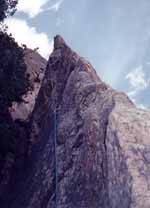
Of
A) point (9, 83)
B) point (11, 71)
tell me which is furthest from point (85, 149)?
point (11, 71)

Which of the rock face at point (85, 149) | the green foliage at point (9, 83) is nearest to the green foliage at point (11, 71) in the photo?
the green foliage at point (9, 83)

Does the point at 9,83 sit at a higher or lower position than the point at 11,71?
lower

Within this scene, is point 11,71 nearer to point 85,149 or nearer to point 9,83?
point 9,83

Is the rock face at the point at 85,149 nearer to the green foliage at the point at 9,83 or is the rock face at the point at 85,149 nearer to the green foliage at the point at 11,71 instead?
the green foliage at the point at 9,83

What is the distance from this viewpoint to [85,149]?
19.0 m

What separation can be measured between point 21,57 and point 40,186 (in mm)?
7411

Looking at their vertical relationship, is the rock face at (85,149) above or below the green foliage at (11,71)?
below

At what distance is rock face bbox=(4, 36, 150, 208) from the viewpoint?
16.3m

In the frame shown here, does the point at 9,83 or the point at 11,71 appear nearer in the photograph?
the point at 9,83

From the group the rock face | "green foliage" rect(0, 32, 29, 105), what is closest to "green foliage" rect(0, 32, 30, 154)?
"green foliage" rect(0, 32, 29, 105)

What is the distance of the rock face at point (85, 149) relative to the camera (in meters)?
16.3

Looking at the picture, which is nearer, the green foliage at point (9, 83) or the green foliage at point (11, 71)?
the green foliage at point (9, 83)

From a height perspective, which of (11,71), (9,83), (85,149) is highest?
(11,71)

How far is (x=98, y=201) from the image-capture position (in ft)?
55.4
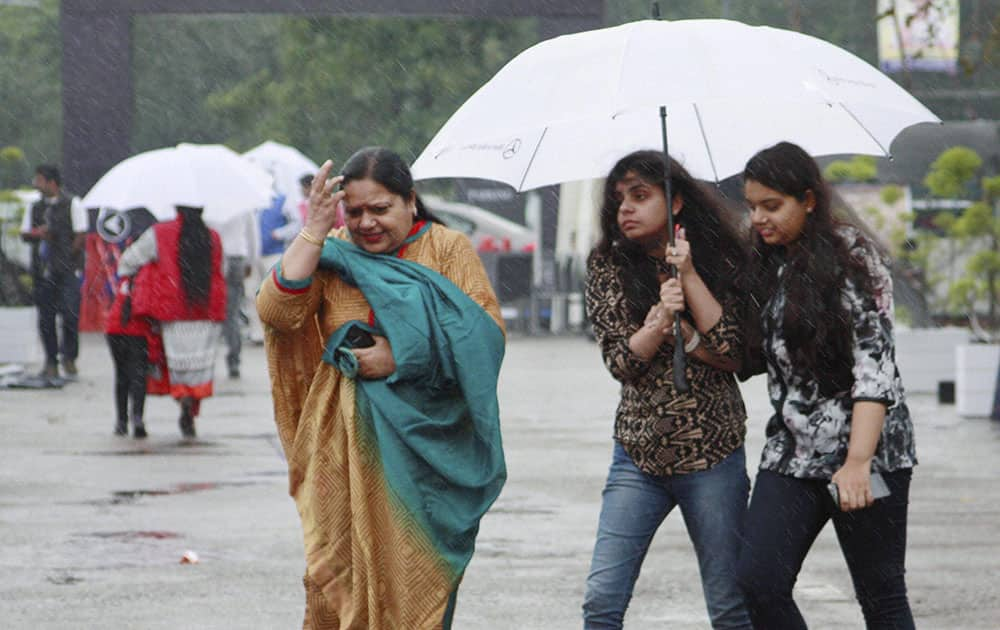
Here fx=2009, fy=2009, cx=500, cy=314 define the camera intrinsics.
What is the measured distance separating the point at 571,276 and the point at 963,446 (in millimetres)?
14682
━━━━━━━━━━━━━━━━
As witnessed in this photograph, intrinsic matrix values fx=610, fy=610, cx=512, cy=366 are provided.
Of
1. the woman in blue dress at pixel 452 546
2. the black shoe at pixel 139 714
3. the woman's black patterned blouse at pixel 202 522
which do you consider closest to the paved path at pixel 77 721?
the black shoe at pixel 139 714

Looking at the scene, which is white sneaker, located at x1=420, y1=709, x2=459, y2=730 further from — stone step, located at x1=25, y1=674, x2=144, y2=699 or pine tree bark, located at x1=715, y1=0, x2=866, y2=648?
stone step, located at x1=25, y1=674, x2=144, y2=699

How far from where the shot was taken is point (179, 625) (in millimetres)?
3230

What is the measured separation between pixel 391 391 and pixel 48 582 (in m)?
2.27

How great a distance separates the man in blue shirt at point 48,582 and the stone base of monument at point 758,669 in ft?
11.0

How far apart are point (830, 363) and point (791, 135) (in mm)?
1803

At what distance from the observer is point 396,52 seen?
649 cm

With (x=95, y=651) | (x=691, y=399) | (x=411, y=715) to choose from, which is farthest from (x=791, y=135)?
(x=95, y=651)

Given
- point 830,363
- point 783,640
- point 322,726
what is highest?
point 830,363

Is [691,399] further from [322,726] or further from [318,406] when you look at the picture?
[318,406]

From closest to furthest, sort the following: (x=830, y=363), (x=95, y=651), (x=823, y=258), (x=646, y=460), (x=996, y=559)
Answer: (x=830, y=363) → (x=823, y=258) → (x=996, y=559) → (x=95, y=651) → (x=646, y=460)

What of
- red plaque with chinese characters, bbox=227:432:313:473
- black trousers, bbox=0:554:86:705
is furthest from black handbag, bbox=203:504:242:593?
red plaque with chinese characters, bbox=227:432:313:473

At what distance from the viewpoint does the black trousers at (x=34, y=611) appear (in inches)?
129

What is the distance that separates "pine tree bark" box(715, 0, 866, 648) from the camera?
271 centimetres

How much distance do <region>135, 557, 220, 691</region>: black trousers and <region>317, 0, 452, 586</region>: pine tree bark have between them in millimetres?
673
━━━━━━━━━━━━━━━━
Exercise directions: Copy every line in the material above that contains the word "highest". Case counts.

Output of the task:
From a height perspective, which of (11,71), (9,83), (85,149) is highest?
what is highest?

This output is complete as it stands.